To start with, I need to find out where the chunk to insert the value into, this would accomplished by searching the present chunks and if the inserting value is lower than highest value in that chunk then this is the chunk to insert into since they are already in sorted order then the searching process will always find the correct place to insert into.
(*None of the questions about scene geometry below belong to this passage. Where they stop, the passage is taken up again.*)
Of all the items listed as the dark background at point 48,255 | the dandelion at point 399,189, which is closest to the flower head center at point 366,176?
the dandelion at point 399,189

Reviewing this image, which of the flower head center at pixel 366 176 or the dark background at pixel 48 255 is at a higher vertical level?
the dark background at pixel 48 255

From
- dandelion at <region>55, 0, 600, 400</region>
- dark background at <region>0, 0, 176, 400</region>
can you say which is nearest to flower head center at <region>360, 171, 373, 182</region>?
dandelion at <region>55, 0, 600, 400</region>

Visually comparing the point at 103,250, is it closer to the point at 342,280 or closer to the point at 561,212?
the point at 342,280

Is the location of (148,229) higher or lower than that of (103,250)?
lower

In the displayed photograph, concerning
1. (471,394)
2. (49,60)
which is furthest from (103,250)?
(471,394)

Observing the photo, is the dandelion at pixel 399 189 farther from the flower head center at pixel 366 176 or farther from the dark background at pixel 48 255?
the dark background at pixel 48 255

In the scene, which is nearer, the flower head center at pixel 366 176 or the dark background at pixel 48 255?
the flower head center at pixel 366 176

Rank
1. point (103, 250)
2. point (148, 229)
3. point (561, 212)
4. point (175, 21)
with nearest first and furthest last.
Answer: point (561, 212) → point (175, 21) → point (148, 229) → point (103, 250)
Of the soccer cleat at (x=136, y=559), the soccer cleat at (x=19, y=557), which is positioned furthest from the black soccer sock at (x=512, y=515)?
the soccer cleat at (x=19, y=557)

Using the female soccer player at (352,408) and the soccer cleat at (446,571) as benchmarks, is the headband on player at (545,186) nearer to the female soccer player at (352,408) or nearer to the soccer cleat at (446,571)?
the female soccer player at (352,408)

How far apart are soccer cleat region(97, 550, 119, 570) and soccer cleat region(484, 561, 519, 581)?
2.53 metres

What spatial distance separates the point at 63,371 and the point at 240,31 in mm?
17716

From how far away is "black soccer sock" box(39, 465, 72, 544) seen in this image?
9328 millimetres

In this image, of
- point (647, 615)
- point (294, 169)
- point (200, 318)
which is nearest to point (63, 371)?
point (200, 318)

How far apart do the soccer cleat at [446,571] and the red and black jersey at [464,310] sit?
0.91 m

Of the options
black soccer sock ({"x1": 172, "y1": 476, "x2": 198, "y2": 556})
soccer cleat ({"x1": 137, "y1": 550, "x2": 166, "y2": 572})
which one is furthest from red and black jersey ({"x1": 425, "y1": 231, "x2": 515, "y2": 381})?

So here is how I find that highest chunk to insert into, it uses recursive technique to find the chunk

```// find the highest chunk of space where newElem could be placed into the best chunk PQueue::chunkSpace* PQueue::findHighestChunk(chunkSpace *&space, int newElem) { if (space == NULL) return NULL; // found the previous chunk to insert into if (space->values[space->lastBlock-1] > newElem && space->lastBlock > 0) return space; else { chunkSpace *retPlace = findHighestChunk(space->nextBlock, newElem); if (retPlace == NULL) return space; else return retPlace; } }```

could have used a for loop to search thought like

```for (chunkSpace *head = chunks, *pre = chunks; head != NULL; head = head->nextBlock) { if (head->values[head->lastBlock-1] > newElem) break; pre = head; }```

but then you would need to check for NULLs etc so just thought that I would use recursive since it is just a nice thing :). once found the highest chunk to insert into then we can insert a value if there is space, if not then split the chunk into two and then insert the new value into the correct chunk

``` if (space->lastBlock == MaxElemsPerBlock) { // split into two, divide the blocks in half and rebuild the structures int insertI=0; int div = MaxElemsPerBlock/2; chunkSpace *newSpace = new chunkSpace(); // rebuild links newSpace->nextBlock = space->nextBlock; newSpace->values = new int[MaxElemsPerBlock]; space->nextBlock = newSpace;   // copy over values space->lastBlock -=div; for (int i =div; i < MaxElemsPerBlock; i++) newSpace->values[insertI++] = space->values[i]; newSpace->lastBlock = div; // find out where to insert, new space or previous space if (newSpace->values < newElem) space = newSpace; }```

which the code above will split the present chunk into 2 and then rebuild the links and place the data from the first one (half way forwards) into the second chunk, of course we need to insert the new value into the correct chunk which is why there is a test at the end to see if the new value is greater than the second chunks first value.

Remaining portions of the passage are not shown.